ACTION ITEM
Here the answer must be the exact run of lines from the line holding "order: Squamata" to the end of the material below, and nothing else.
- Opening Delimiter -
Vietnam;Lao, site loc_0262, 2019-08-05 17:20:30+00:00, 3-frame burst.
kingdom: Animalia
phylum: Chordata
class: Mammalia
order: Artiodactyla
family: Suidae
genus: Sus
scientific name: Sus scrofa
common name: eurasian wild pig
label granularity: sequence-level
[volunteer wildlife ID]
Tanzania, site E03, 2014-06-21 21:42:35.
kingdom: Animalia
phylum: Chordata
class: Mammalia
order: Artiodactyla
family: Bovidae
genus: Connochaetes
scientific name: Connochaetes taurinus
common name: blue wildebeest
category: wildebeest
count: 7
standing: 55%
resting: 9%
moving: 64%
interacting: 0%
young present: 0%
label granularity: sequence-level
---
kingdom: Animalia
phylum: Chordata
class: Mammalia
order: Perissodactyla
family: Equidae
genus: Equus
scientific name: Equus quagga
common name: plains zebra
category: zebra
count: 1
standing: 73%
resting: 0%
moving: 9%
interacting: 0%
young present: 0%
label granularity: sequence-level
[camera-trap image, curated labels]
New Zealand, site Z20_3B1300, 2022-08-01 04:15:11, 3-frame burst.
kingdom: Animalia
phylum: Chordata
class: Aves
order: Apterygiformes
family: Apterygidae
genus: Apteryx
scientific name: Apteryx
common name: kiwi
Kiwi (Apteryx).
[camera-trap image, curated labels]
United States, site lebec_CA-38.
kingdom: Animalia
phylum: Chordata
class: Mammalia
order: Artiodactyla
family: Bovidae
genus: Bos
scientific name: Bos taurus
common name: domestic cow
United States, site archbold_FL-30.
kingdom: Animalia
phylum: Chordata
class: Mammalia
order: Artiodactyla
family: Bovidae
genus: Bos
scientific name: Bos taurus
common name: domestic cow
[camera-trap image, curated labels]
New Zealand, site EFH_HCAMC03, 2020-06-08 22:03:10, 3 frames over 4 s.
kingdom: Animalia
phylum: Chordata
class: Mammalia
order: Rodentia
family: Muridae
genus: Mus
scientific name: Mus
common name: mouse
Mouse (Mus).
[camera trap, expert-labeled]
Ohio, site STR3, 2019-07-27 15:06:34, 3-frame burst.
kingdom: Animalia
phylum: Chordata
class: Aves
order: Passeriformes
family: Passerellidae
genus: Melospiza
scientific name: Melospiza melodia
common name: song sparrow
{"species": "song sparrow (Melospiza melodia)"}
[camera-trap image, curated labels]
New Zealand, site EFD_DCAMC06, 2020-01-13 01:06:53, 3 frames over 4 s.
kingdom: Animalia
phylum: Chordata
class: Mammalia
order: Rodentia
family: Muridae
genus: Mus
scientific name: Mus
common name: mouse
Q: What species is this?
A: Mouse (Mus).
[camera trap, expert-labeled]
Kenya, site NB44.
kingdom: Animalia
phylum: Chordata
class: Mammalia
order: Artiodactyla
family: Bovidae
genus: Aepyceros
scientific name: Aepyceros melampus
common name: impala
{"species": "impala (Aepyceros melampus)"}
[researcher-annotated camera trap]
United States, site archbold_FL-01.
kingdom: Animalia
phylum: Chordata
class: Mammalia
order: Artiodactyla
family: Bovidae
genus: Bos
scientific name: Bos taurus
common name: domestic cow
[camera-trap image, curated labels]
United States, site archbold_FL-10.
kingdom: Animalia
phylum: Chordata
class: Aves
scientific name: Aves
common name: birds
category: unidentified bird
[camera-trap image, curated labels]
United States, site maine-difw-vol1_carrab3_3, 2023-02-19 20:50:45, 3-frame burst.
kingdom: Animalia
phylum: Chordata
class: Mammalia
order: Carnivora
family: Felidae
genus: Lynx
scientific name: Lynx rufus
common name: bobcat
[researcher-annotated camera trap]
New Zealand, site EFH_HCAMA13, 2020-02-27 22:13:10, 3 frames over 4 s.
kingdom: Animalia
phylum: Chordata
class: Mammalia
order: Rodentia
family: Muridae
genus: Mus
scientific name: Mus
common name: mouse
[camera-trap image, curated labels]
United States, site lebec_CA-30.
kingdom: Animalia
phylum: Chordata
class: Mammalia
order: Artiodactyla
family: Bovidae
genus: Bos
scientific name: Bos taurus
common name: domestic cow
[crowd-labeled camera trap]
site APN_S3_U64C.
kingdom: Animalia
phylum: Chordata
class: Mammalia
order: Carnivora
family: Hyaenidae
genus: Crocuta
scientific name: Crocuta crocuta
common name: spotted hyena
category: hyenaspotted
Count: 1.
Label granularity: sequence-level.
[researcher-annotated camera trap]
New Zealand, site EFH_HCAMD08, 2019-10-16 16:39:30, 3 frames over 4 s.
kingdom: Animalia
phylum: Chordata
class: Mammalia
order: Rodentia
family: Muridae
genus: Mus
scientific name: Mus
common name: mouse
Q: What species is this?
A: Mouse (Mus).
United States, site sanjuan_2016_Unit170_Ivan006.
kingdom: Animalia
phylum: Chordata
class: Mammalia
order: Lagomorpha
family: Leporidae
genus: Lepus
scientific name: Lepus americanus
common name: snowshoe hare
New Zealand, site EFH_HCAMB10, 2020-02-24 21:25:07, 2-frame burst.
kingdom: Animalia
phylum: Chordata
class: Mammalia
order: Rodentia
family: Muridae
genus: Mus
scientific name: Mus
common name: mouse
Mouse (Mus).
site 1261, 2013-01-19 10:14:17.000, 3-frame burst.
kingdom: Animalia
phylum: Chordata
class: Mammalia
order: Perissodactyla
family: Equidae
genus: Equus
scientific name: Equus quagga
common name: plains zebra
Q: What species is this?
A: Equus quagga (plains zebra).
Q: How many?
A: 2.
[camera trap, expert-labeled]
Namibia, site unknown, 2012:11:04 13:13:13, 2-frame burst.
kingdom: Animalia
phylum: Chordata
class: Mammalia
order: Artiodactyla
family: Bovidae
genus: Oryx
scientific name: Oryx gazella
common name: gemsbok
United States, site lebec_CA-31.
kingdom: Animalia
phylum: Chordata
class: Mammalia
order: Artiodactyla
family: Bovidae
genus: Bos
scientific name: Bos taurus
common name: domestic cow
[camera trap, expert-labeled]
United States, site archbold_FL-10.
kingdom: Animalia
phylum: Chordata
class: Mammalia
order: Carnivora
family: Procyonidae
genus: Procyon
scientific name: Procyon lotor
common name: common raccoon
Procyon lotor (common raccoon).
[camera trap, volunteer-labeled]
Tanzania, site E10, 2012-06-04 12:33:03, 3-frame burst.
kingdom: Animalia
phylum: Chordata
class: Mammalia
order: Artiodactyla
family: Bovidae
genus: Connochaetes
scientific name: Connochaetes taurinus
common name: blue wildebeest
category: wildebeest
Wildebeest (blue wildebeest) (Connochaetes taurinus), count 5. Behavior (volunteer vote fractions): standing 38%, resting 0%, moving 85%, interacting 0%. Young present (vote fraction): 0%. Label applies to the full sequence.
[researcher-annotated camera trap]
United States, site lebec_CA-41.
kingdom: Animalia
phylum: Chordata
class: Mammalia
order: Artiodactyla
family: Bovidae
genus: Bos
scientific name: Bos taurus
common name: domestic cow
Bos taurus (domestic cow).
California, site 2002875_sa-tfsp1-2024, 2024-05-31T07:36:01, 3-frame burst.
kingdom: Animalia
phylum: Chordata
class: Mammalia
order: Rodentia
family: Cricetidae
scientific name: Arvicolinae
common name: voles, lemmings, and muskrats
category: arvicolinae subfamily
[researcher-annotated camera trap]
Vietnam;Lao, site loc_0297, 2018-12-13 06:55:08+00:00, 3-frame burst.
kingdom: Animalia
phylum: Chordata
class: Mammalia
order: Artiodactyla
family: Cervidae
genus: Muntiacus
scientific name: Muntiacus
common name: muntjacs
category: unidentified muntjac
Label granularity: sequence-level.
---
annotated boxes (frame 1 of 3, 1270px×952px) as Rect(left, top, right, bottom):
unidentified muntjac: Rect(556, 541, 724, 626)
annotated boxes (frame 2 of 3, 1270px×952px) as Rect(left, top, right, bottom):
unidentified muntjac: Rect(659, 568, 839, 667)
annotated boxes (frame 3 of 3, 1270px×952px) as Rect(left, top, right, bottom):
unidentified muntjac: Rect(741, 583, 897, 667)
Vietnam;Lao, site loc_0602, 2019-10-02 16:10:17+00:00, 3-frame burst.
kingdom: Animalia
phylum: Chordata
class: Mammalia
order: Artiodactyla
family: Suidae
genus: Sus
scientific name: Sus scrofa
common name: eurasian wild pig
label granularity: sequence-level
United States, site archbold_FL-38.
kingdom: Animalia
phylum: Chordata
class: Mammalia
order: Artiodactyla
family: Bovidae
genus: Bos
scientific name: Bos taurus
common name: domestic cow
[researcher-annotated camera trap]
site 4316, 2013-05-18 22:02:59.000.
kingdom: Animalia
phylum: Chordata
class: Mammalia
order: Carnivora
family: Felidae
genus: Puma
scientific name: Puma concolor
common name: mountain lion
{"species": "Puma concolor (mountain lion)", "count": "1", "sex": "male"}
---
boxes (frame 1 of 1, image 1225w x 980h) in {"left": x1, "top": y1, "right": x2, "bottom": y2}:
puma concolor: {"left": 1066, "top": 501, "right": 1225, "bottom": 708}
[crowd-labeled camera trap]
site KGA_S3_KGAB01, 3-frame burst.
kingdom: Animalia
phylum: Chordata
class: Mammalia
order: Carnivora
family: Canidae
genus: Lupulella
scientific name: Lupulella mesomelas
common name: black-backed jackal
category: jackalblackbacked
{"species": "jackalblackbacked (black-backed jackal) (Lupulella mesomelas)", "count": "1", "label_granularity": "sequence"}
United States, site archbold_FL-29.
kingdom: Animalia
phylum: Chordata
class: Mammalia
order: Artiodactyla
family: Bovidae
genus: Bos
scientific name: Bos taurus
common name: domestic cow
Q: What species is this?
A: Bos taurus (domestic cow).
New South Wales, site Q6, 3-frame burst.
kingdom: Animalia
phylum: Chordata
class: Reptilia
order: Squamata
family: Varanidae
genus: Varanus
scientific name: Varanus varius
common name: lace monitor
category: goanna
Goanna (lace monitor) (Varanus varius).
- Closing Delimiter -
ANSWER FOR THIS EXERCISE
order: Squamata
family: Varanidae
genus: Varanus
scientific name: Varanus varius
common name: lace monitor
category: goanna
Goanna (lace monitor) (Varanus varius).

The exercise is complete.